Started in April 2024, the PAN-Metrics initiative—a series of conferences and seminars dedicated to presenting and discussing research in social science measurement—continues its activities.
Currently, the Institute of Philosophy and Sociology of the Polish Academy of Sciences (IFiS PAN) hosts regular PAN-Metrics seminars, where invited guests present their research findings.

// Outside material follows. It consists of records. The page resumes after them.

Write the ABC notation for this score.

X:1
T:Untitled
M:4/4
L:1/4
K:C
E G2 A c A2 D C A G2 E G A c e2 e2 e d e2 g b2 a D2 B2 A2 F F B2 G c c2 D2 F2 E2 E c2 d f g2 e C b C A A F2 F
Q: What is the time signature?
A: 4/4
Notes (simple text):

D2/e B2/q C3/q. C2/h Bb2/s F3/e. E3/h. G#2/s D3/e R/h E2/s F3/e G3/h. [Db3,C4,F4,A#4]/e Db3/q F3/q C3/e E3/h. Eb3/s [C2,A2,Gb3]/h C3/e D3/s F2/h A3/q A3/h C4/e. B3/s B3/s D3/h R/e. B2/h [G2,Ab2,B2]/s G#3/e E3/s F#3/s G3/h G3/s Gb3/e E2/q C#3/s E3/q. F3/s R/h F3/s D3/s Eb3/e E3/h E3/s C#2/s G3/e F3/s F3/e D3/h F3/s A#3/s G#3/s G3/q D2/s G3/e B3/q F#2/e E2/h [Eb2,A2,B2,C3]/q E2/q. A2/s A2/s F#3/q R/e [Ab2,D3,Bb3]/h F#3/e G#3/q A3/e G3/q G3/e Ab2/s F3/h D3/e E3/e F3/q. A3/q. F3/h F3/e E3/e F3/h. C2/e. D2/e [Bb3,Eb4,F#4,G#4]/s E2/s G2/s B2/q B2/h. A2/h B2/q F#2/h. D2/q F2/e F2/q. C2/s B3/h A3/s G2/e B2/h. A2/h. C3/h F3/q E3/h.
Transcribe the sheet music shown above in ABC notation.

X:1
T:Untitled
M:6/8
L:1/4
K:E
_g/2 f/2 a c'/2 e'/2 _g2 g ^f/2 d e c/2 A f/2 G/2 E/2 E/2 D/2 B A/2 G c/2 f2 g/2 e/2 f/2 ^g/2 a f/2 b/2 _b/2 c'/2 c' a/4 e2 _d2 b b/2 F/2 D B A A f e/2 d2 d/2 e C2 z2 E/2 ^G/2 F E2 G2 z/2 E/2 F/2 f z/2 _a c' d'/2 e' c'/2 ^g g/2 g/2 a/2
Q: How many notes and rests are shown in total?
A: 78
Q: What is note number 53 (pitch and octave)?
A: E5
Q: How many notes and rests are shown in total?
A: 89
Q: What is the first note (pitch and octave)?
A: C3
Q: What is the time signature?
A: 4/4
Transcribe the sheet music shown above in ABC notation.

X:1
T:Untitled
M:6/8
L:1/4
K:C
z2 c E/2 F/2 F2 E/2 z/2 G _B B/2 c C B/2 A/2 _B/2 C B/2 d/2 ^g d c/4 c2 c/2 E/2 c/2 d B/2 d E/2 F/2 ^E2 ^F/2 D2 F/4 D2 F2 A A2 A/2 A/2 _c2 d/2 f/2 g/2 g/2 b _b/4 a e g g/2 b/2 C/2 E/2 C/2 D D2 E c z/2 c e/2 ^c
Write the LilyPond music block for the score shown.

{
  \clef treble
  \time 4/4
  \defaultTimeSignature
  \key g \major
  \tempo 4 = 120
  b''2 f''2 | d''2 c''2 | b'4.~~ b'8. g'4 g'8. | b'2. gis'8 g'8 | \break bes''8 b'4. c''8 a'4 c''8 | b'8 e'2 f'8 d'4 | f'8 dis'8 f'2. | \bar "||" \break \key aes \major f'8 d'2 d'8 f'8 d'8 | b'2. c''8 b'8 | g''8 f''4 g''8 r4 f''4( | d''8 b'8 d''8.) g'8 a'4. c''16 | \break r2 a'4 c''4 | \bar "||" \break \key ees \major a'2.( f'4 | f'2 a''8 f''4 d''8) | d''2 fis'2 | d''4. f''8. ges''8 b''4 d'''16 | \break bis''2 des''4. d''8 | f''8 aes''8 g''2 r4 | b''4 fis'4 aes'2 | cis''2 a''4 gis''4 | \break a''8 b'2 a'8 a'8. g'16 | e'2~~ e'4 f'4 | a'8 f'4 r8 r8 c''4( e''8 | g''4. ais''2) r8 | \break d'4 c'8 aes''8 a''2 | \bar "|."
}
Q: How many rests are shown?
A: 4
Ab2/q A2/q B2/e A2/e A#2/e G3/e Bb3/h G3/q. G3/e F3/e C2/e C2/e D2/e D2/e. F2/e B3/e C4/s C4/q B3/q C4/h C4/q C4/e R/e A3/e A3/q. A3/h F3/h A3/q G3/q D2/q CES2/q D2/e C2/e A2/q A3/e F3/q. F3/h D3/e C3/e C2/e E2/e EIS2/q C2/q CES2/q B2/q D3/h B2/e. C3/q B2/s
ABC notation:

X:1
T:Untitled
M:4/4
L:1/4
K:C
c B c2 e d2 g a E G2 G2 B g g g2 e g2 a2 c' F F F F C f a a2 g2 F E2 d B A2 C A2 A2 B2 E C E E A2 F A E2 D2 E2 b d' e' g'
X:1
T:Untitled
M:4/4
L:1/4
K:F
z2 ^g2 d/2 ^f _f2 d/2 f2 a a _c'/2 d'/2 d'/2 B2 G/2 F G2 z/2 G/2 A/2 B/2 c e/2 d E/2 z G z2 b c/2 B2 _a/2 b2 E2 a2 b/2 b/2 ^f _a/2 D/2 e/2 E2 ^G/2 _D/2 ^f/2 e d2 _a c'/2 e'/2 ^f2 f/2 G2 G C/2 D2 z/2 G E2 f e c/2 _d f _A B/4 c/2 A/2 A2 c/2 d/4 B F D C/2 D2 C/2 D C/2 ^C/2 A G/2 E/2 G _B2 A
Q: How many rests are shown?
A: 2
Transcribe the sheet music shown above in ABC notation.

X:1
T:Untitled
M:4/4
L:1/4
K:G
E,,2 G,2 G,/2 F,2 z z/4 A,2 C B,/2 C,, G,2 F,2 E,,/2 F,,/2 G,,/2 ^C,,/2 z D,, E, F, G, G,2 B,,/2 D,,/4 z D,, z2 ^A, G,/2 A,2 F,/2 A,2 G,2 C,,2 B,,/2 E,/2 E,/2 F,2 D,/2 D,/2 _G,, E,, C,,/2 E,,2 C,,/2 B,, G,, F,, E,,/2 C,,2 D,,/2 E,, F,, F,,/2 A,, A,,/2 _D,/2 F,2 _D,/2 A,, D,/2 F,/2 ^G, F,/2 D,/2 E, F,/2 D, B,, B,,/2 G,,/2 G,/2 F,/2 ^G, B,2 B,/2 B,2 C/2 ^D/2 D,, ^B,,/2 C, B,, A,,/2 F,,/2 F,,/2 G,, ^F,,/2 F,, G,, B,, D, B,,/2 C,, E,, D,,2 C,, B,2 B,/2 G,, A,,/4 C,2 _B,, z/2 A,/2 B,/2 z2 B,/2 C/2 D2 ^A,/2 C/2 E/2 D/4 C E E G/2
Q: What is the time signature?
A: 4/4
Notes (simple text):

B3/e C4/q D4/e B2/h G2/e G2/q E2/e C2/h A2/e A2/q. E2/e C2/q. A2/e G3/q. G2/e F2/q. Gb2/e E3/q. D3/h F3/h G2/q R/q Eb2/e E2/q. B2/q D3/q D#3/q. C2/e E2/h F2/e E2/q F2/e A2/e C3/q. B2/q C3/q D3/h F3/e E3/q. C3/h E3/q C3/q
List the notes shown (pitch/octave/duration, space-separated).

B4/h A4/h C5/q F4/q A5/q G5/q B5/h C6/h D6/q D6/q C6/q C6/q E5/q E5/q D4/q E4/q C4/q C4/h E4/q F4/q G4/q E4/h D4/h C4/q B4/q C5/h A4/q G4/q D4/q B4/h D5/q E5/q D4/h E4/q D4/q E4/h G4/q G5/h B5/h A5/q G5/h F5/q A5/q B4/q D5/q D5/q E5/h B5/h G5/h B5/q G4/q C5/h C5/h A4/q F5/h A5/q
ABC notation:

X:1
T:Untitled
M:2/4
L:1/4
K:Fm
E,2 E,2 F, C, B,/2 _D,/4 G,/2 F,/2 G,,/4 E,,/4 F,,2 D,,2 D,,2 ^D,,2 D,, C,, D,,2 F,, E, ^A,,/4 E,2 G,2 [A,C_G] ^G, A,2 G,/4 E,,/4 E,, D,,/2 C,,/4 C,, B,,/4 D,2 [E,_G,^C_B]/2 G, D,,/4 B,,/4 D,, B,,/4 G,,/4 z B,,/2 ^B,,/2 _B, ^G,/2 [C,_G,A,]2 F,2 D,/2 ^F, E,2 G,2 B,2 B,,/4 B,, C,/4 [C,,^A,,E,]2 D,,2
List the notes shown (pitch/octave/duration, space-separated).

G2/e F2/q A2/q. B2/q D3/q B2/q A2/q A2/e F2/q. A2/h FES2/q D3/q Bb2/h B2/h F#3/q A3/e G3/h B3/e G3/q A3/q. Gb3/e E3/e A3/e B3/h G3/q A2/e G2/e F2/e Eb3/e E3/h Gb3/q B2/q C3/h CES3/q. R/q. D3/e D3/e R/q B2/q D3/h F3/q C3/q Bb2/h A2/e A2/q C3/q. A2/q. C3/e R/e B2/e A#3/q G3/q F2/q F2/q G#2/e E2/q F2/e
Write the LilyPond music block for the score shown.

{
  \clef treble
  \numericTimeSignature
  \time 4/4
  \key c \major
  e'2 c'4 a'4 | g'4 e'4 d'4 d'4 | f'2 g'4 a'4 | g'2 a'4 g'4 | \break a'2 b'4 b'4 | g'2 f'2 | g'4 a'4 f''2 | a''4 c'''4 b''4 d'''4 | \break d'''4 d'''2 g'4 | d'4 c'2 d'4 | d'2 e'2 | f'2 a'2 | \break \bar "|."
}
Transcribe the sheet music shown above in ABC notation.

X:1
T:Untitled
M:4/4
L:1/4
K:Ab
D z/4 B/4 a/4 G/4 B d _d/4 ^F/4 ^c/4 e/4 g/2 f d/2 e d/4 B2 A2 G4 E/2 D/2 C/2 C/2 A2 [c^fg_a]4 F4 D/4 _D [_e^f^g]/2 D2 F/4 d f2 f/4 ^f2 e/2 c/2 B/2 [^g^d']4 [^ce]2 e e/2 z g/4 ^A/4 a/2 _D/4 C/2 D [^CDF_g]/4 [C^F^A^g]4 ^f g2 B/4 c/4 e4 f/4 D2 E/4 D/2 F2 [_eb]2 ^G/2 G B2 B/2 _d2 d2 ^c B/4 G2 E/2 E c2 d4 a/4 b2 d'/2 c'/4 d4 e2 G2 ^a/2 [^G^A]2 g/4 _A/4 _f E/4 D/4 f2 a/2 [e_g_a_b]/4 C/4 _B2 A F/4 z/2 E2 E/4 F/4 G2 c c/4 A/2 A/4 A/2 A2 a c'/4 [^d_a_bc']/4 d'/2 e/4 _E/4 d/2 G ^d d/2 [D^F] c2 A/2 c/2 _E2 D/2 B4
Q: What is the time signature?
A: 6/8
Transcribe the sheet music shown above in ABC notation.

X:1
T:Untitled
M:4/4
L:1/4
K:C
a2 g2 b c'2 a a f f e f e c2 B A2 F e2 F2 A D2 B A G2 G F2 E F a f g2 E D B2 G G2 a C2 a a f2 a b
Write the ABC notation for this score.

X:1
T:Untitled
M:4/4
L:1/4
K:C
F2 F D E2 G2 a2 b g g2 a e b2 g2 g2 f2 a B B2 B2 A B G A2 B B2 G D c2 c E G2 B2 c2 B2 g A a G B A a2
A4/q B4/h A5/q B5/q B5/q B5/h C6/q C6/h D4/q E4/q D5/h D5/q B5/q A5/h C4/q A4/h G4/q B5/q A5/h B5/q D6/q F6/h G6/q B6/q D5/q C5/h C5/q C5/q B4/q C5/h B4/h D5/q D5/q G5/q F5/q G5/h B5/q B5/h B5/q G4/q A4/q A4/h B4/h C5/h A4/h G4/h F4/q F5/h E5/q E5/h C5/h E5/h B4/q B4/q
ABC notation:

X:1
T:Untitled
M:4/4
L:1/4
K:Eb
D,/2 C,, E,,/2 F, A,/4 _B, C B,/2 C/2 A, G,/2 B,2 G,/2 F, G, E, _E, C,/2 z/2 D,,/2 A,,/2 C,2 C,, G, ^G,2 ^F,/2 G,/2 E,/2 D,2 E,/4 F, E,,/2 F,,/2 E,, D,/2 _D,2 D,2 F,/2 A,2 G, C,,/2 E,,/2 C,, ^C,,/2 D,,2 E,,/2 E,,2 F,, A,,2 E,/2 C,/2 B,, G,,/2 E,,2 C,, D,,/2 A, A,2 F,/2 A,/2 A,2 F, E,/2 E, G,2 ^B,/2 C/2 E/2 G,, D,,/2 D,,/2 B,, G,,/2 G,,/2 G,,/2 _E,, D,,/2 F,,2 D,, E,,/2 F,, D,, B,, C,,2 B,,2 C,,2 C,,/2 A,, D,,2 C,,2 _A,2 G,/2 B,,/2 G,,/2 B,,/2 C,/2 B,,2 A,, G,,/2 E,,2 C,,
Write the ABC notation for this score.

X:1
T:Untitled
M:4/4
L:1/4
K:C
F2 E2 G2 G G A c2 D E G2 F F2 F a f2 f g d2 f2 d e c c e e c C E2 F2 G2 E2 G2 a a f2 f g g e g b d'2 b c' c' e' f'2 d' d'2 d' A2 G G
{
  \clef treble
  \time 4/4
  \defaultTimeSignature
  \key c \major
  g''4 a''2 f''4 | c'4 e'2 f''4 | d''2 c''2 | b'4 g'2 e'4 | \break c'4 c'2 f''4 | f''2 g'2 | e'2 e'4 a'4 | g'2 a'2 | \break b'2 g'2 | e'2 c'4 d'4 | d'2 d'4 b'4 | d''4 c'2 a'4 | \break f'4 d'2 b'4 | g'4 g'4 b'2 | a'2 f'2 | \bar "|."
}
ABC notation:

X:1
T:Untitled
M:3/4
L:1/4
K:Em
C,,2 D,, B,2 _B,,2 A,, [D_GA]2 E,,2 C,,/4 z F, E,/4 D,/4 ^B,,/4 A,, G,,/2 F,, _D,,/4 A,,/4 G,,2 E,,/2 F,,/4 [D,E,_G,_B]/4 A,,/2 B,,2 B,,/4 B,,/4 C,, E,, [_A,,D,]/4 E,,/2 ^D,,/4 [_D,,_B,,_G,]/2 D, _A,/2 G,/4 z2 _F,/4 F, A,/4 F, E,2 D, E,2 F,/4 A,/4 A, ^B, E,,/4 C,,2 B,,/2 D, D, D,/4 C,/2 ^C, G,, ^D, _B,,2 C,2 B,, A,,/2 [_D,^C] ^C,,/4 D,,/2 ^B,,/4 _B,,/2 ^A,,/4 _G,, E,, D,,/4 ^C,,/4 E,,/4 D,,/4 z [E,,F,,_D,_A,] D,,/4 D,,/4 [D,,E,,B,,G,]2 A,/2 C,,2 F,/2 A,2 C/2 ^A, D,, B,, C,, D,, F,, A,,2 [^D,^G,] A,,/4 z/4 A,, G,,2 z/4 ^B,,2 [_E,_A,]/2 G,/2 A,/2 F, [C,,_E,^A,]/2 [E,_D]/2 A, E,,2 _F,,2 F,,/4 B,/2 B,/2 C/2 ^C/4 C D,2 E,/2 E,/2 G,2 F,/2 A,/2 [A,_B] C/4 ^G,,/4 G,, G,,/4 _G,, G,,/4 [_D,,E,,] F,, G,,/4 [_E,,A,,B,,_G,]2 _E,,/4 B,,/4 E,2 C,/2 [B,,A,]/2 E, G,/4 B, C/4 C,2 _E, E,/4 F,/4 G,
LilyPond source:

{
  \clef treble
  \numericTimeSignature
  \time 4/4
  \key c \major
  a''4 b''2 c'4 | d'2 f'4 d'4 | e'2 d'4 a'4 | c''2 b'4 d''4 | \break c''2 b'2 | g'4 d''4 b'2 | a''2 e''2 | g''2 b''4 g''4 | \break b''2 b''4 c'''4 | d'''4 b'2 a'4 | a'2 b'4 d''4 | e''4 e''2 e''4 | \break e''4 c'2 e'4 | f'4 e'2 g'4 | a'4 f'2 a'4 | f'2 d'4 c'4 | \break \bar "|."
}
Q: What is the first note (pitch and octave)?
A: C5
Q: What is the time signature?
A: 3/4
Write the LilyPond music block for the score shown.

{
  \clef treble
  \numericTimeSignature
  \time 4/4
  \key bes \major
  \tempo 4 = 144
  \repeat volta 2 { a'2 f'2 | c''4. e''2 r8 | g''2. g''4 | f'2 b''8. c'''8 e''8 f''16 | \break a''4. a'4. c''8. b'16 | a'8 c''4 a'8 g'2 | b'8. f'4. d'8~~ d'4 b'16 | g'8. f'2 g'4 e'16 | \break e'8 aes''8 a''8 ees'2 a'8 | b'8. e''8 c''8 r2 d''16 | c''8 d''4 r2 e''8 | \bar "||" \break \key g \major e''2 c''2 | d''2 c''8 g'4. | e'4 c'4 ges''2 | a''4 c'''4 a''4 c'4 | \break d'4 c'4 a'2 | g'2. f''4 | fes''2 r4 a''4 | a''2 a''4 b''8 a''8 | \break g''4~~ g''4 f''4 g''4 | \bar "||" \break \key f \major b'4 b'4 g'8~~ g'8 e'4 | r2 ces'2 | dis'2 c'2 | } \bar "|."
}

To date, two events from this new series have taken place:
On November 28, 2024, Dr. Maciej Pankiewicz from the University of Pennsylvania delivered a presentation titled Innovative Applications of Large Language Models in Research: A Focus on Education.

Abstract:
In this presentation, I will explore the transformative role of Large Language Models (LLMs) in educational research. I’ll begin by discussing LLM techniques used in my research, such as prompt engineering, few-shot learning, Retrieval-Augmented Generation (RAG), and embeddings, highlighting how these methods enhance data analysis and interpretation. I’ll introduce examples using diverse data sources—including video recordings, discussion forums, and programming datasets—to demonstrate the flexibility and breadth of LLM applications. Through projects like JeepyTA, I’ll show how LLMs may be used to impact learning processes, enabling personalized learning experiences, and opening new avenues for data-driven educational studies.
Presentation slides are available here.
On January 28, 2025, the PAN-Metrics seminar featured Professor Miklós Sebők from the Hungarian Research Network (HUN-REN), who delivered a presentation titled Leveraging Open Large Language Models for Multilingual Policy Topic Classification: The Babel Machine Approach.

Abstract:
The article presents an open-source and freely available natural language processing system for comparative policy studies. The CAP Babel Machine allows for the automated classification of input files based on the 21 major policy topics of the codebook of the Comparative Agendas Project (CAP). By using multilingual XLM-RoBERTa large language models, the pipeline can produce state-of-the-art level outputs for selected pairs of languages and domains (such as media or parliamentary speech). For 24 cases out of 41, the weighted macro F1 of our language-domain models surpassed 0.75 (and, for 6 language-domain pairs, 0.90). Besides macro F1, for most major topic categories, the distribution of micro F1 scores is also centered around 0.75. These results show that the CAP Babel machine is a viable alternative for human coding in terms of validity at less cost and higher reliability. The proposed research design also has significant possibilities for scaling in terms of leveraging new models, covering new languages, and adding new datasets for fine-tuning. Based on our tests on manifesto and sentiment data, we argue that model-pipeline frameworks such as the Babel Machine can, over time, potentially replace double-blind human coding for a multitude of comparative classification problems.
The slides are available here.
The next seminar in the PAN-Metrics series is scheduled for March 2025.